Campania, buco nero tra cemento e rifiuti. Il dossier di Legambiente

 

Un reato ogni due ore,12 reati al giorno, per un totale di 4.277 reati accertati di illegalità ambientale, il 15,6% del totale nazionale. La Campania si conferma core business nazionale nel Rapporto Ecomafia 2016 di Legambiente. E il primato vale sia per il ciclo illegale del cemento che quello dei rifiuti. La criminalità organizzata non è comunque unica attrice protagonista dell’aggressione all’ambiente. Il palcoscenico è sempre stato affollato da una vera e propria imprenditoria ecocriminale. 
I
n Campania avanza la green corruption.
La Campania si conferma maglia nera a livello nazionale anche nel ciclo dei rifiuti: La classifica regionale vede la provincia di Napoli maglia nera, segue Salerno.
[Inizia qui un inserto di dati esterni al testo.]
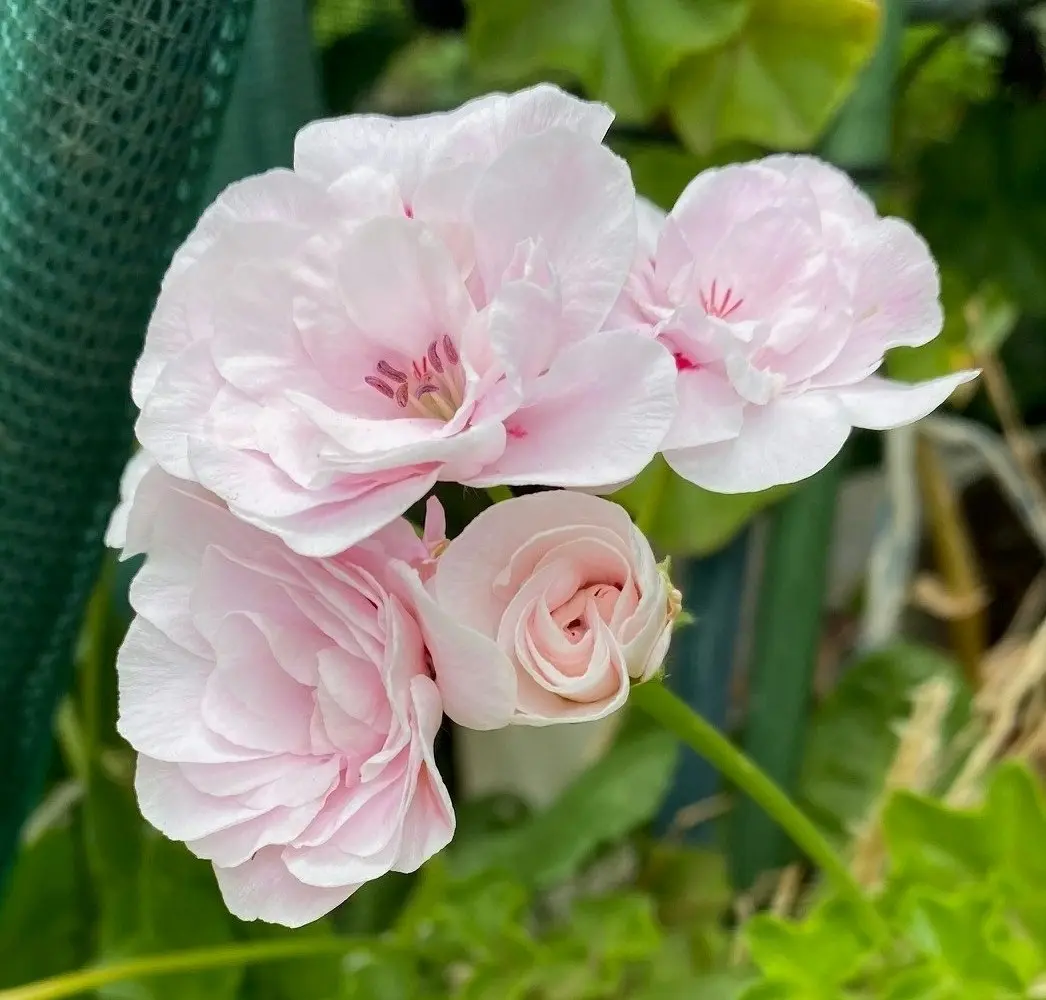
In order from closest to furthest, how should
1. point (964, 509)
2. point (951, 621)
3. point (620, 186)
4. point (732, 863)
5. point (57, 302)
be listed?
point (620, 186) < point (57, 302) < point (732, 863) < point (951, 621) < point (964, 509)

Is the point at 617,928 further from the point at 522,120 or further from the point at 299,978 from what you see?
the point at 522,120

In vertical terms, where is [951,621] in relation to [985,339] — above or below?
below

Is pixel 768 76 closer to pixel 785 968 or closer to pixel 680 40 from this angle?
pixel 680 40

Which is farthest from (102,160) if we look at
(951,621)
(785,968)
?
(951,621)

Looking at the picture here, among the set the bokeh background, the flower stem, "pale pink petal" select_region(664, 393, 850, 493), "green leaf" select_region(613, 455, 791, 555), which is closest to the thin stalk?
the bokeh background

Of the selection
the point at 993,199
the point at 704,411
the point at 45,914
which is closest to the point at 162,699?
the point at 704,411

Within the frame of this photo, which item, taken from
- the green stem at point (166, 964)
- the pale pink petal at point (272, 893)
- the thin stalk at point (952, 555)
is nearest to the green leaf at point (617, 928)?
the green stem at point (166, 964)

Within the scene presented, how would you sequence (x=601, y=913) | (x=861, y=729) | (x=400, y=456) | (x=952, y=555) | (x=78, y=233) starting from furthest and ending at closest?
1. (x=952, y=555)
2. (x=861, y=729)
3. (x=601, y=913)
4. (x=78, y=233)
5. (x=400, y=456)
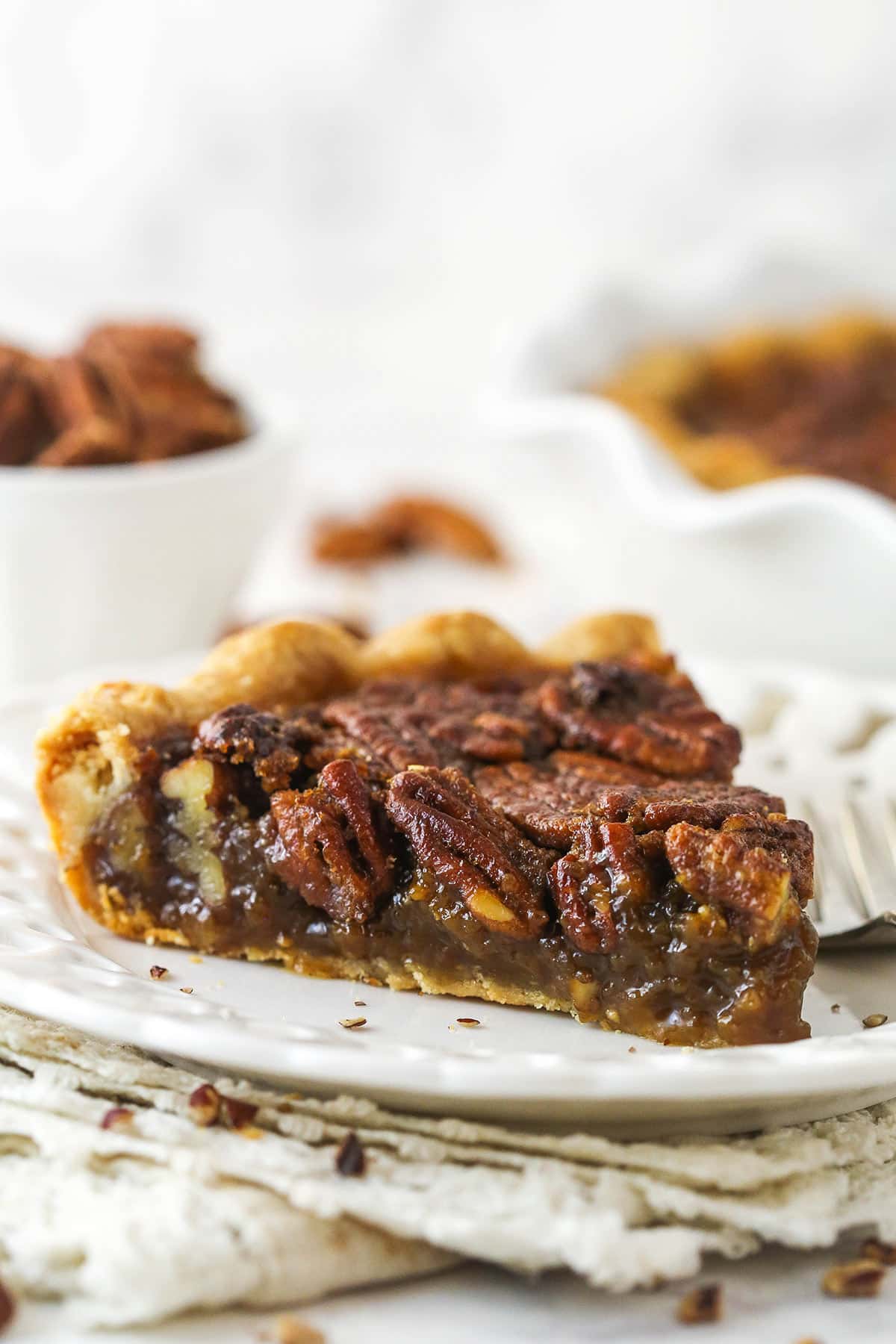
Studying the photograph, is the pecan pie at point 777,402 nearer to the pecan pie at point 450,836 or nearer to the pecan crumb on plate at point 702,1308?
the pecan pie at point 450,836

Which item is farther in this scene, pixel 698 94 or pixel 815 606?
pixel 698 94

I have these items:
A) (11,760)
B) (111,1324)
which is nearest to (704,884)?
(111,1324)

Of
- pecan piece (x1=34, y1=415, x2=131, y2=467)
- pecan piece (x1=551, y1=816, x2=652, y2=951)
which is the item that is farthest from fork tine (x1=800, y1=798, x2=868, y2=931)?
pecan piece (x1=34, y1=415, x2=131, y2=467)

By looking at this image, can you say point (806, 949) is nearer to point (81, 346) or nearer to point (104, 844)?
point (104, 844)

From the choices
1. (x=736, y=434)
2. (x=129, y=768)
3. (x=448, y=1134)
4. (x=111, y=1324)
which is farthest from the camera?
(x=736, y=434)

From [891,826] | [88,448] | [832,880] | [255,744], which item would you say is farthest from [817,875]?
[88,448]

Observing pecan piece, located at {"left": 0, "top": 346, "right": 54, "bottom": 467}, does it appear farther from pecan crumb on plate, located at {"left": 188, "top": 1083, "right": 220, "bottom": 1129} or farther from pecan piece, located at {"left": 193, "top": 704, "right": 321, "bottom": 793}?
pecan crumb on plate, located at {"left": 188, "top": 1083, "right": 220, "bottom": 1129}

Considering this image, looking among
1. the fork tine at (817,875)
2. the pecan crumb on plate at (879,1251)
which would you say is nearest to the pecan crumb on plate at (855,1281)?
the pecan crumb on plate at (879,1251)

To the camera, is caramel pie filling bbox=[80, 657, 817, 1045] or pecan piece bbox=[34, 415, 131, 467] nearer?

Il mattone selvaggio non cede nemmeno dinanzi alla crisi generale del settore edilizio. Perché se è vero che anche il mattone selvaggio ha subito una lieve flessione, tirare su una casa senza regole costa sempre molto meno che farlo nella legalità.

Triste primato per la Campania anche sul fronte degli incendi: si registra il numero più alto di infrazioni, 894 (quasi il 20% sul totale nazionale), 22 denunce e 13 sequestri. Contando gli incendi sulla base della loro dislocazione provinciale, la più colpita risulta essere Salerno (421).